*Collected material*:
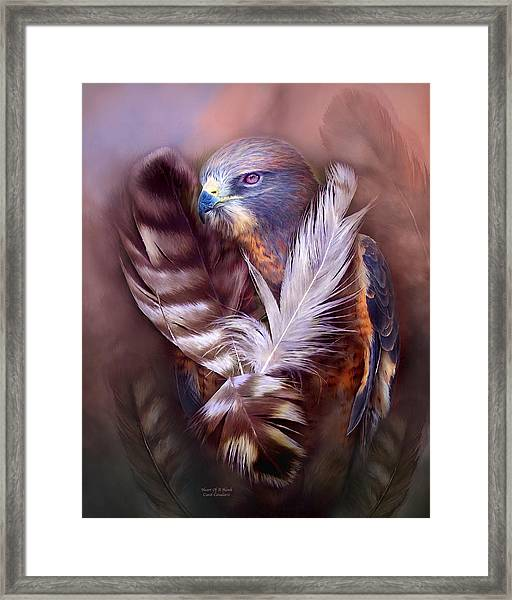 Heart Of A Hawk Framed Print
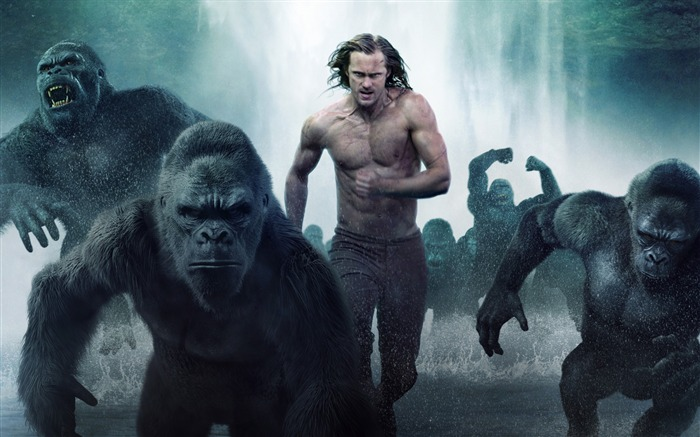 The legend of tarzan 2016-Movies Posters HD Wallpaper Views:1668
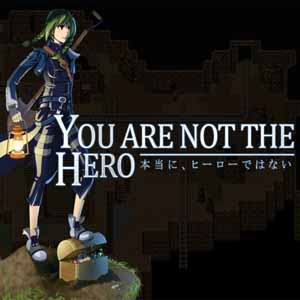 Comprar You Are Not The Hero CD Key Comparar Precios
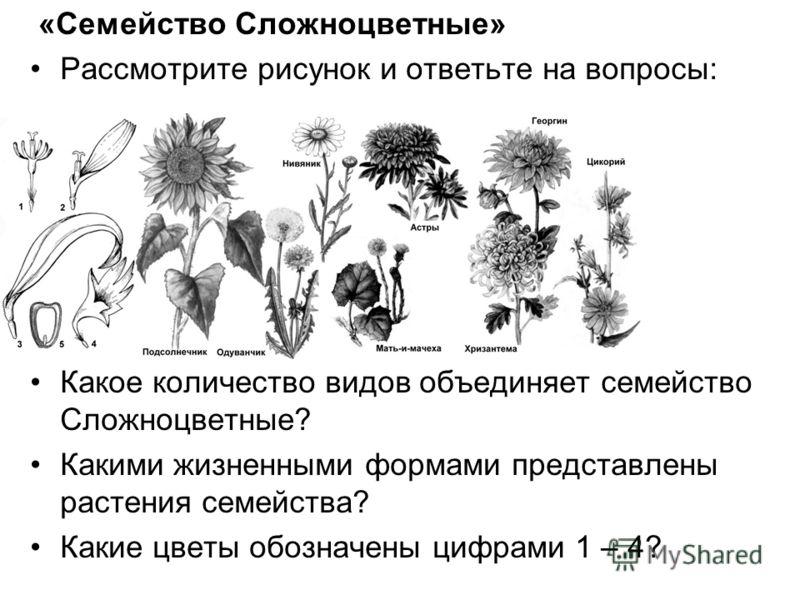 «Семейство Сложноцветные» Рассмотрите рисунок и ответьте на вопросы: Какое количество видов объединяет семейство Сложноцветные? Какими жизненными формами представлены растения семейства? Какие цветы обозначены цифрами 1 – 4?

*What is needed*: Reproduce exactly the line containing "Comprar You Are" and every line after it in the material above, up to and including the last. Exclude all pictures.

*Exercise solution*:
 Comprar You Are Not The Hero CD Key Comparar Precios
 «Семейство Сложноцветные» Рассмотрите рисунок и ответьте на вопросы: Какое количество видов объединяет семейство Сложноцветные? Какими жизненными формами представлены растения семейства? Какие цветы обозначены цифрами 1 – 4?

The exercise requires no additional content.